With possible reforms on the way, a Pennsylvania Senate panel is hearing testimony from a number of speakers working in the charter and public school arena.
The Senate Education Committee this week took testimony from more than a dozen educators during a three-hour hearing on the status of charter schools across Pennsylvania.
The hearing comes as Pennsylvania legislators are considering changes to the state’s laws related to charter school requirements.
House Bill 355, authored by state Rep. Mike Reese, R-Mount Pleasant, is a piece of legislation that would place stricter requirements on advertising, the composition of boards overseeing charter schools, and stipulations on outside financial audits, among other possible provisions.
State Sen. Wayne Langerholc Jr., R-Richland, said he called the hearing because he considered it “a very, very important topic.”
“I understand that this is a passionate subject,” said Langerholc, who chairs the committee.
The committee’s minority chairman, state Sen. Andrew Dinniman, D-West Chester, offered up criticism of the gulf between charters and public schools.
When Pennsylvania first adopted legislation in support of charters, Dinniman said, the goal was to foster an innovative setting that would work hand-in-hand with traditional public schools.
“I think you’ve done some great things in charter schools, but the failure has been to share that,” Dinniman said.
David Hardy, senior adviser of Excellent Schools PA, was among the speakers offering up testimony at the hearing. The organization Hardy helms serves as a coalition for charter schools across Pennsylvania.
During his comments, Hardy said he believed charters inherently are held to a higher degree of accountability than public school counterparts and called on lawmakers to look more at why parents are opting to leave their home districts.
“More parents want charters,” Hardy said, arguing they are doing so because of dissatisfaction with the traditional public school setting. “We have a high degree of accountability … in a parent who has the choice to leave or the choice to stay.”
In response to Hardy’s comments, Dinniman said he urged advocates in both settings not to point fingers at one another, but instead foster a more collaborative approach. On several occasions, Hardy described charters as “a movement.”
“I urge this movement not to try and put legal barriers in these kinds of discussions,” Dinniman said. “It’s only through these kinds of conversations that we can join in this together.”
During comments, state Sen.
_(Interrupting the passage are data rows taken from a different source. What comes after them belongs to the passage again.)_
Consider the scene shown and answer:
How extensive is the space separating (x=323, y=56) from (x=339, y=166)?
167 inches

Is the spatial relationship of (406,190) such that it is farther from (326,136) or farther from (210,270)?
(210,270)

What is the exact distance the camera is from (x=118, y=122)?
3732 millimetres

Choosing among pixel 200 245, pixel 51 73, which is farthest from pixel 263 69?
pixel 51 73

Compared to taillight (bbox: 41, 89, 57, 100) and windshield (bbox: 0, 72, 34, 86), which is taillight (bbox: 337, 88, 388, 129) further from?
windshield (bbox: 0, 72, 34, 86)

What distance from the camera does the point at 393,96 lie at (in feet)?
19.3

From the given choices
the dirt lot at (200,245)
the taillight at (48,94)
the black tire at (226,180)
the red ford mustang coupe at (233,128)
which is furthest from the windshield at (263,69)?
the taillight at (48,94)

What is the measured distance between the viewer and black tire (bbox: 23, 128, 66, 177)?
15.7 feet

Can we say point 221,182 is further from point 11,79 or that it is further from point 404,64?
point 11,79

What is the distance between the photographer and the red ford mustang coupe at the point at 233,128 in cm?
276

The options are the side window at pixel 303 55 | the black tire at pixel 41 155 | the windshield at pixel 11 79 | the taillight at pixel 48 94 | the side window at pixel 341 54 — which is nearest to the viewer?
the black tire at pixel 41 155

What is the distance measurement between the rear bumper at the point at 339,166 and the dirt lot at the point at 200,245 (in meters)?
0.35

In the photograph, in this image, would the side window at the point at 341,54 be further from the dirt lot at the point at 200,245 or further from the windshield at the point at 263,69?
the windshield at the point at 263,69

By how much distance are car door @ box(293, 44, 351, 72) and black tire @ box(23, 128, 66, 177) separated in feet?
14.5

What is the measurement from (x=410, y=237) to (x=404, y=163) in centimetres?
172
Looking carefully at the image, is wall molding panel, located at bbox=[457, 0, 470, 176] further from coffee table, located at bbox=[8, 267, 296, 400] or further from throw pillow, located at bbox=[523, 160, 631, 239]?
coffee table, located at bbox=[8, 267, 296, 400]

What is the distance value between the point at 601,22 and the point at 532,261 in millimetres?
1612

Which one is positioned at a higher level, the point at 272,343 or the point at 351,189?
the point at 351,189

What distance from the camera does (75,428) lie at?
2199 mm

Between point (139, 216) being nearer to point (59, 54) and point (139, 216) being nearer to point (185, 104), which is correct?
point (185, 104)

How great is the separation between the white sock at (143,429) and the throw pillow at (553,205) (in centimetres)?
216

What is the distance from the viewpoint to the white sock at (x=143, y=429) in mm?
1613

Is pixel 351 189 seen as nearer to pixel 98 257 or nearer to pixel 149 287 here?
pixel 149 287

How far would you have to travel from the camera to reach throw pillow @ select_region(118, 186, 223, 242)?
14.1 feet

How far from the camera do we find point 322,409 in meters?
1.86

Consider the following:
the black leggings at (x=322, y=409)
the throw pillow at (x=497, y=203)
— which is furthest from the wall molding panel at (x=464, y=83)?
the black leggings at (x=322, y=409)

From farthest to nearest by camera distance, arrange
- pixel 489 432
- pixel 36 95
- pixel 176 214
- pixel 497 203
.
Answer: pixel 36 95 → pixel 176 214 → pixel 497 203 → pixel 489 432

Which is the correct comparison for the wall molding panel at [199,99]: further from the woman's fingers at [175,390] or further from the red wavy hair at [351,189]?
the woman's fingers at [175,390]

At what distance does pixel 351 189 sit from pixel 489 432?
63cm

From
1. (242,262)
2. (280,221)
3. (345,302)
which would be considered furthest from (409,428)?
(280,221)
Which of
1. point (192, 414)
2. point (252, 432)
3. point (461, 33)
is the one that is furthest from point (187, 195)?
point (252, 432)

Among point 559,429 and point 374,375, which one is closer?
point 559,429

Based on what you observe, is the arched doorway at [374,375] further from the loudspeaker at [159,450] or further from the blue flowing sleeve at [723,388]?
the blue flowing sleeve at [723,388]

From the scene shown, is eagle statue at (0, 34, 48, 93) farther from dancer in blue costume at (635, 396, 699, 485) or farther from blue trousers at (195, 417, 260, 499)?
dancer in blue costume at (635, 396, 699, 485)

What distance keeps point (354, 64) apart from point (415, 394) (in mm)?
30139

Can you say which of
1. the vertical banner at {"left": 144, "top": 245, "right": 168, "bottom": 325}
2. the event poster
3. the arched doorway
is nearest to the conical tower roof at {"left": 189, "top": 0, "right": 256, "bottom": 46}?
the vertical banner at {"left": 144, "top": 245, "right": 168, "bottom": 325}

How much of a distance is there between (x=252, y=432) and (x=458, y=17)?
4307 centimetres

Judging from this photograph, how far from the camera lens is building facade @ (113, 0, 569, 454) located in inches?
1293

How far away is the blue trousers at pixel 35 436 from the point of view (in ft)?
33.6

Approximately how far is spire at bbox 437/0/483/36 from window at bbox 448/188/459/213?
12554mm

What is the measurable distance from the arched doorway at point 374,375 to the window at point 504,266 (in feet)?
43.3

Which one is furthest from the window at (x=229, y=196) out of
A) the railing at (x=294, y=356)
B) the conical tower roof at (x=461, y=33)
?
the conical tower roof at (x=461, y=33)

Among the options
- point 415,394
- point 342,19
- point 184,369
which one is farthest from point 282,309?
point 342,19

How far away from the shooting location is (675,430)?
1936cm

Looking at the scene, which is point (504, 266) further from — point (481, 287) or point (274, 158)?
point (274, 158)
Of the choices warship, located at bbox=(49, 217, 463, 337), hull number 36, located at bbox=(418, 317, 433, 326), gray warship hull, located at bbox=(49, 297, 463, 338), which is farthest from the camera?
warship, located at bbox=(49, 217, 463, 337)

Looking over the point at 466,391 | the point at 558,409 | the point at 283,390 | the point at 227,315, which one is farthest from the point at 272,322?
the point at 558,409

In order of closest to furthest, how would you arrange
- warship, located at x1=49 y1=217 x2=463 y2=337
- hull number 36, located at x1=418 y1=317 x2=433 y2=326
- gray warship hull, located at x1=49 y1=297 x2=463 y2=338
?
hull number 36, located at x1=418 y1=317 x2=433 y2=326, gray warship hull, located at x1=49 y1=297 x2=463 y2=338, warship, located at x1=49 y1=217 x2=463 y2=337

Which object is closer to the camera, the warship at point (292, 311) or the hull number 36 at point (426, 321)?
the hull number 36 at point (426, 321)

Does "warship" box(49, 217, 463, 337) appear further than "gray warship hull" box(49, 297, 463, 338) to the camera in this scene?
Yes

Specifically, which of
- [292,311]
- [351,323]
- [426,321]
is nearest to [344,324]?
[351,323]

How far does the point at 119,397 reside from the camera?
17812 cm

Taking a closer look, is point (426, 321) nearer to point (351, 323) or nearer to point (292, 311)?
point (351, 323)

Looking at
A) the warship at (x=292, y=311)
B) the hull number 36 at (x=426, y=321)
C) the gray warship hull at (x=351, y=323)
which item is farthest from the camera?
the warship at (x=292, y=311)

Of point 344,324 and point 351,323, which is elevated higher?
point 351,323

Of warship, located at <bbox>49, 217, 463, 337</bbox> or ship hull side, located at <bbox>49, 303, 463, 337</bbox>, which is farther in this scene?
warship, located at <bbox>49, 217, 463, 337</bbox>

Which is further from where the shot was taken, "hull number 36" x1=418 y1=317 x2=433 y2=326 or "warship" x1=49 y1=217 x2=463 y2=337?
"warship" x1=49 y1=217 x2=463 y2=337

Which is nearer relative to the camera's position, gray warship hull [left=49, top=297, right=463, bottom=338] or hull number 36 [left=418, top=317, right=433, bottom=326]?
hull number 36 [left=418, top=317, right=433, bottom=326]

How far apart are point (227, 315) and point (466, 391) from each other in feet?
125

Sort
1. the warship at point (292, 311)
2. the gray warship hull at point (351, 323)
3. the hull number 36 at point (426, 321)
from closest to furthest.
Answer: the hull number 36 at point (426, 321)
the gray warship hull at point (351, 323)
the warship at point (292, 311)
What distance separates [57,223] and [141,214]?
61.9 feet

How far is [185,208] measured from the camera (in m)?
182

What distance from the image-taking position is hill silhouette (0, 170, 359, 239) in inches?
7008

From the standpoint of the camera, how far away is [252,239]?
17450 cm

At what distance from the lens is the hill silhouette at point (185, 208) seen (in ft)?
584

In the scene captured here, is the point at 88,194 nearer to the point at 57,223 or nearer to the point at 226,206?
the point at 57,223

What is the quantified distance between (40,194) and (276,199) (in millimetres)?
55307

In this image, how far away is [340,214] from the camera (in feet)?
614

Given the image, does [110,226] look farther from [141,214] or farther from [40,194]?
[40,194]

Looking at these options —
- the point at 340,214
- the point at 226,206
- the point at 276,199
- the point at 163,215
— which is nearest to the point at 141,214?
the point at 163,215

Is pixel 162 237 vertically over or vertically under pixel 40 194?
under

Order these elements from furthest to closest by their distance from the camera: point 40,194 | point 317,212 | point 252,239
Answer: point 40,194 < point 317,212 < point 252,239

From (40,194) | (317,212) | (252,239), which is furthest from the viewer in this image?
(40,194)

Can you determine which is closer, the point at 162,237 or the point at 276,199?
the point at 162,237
James Brewster, D-McKeesport, also told Hardy and others working within the charter school system that the legislation under review is designed to help it and public schools.
“This is not about hurting anyone in this room,” Brewster said. “This is about fine-tuning a mission, which has grown. Don’t be scared by charter school reform. It’s not putting you out of business.”
A common theme shared throughout the hearing was perceived inequities between charter and public schools in Pennsylvania.
John Chandler, CEO of PA Virtual Charter School, said charters are at a disadvantage from the standpoint of standardized test score data, which lumps each charter into one score, while individual schools in a district are scored part and parcel.
“If public schools were scored as we are, they would look different,” Chandler said of standardized test scores.
Other representatives in the charter system attempted to defend past criticisms, including transparency concerning financial management.
“We are every bit transparent,” Michael Conti, CEO of Agora Cyber Charter School, said. “I would be happy to throw the books open to any auditor.”
In the traditional public school setting, the Senate panel heard from several representatives within the School District of Philadelphia.
“We’re not, as some might suggest, anti-charter schools,” Joyce Wilkerson, the district’s board president, said.
But Wilkerson did call on lawmakers to enact legislation that gives decision-makers more authority in closing chronically underperforming charter schools in a swifter manner. The current process, she said, is “lengthy and expensive.”